Task goal:
Write the listing out again word for word, skipping each picture.

Extracted records:
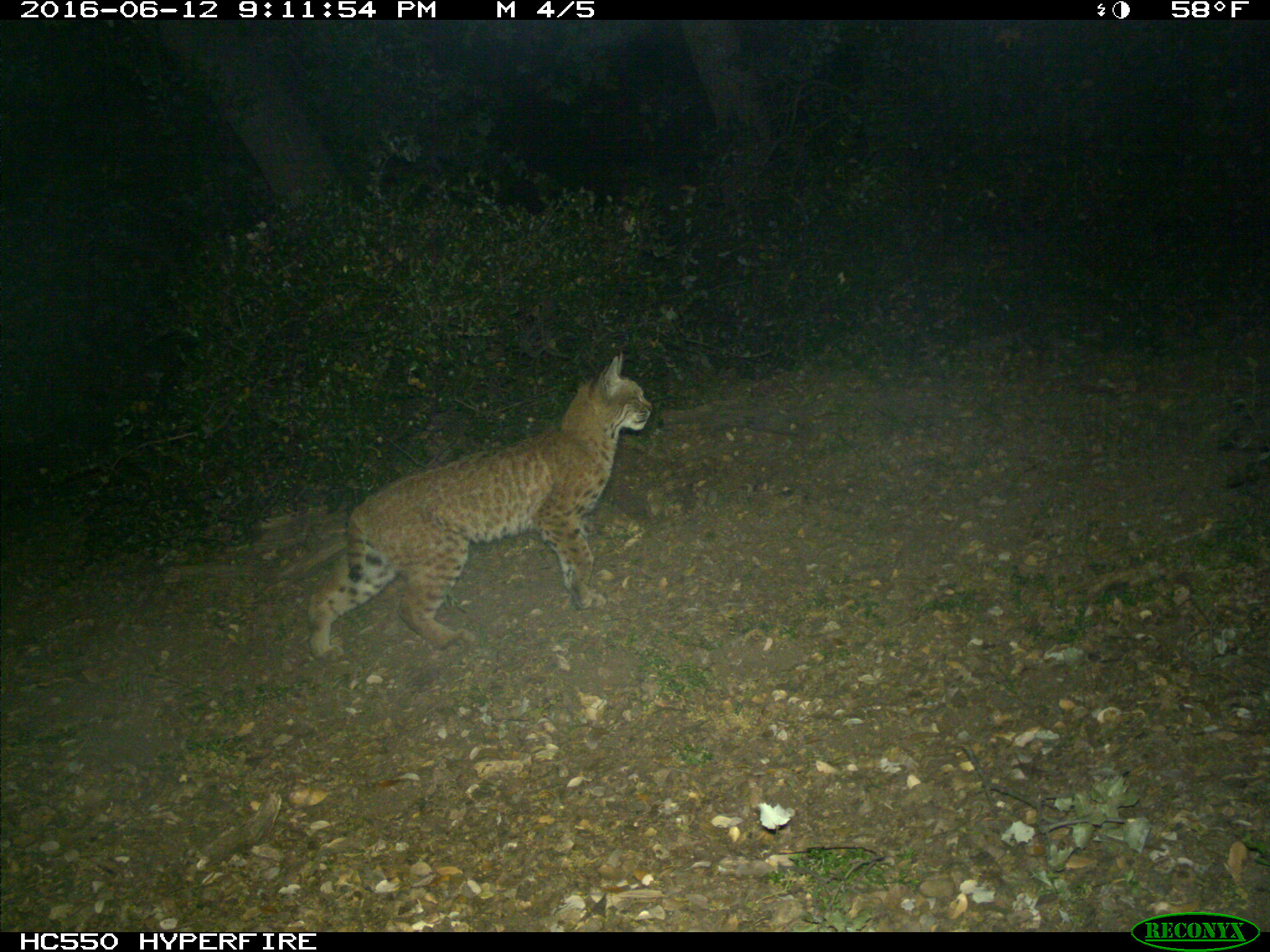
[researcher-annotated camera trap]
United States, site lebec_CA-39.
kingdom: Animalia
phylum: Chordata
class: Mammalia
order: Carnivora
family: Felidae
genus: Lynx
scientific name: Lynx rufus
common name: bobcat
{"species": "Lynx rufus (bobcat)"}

Answer to this problem:
[researcher-annotated camera trap]
United States, site lebec_CA-39.
kingdom: Animalia
phylum: Chordata
class: Mammalia
order: Carnivora
family: Felidae
genus: Lynx
scientific name: Lynx rufus
common name: bobcat
{"species": "Lynx rufus (bobcat)"}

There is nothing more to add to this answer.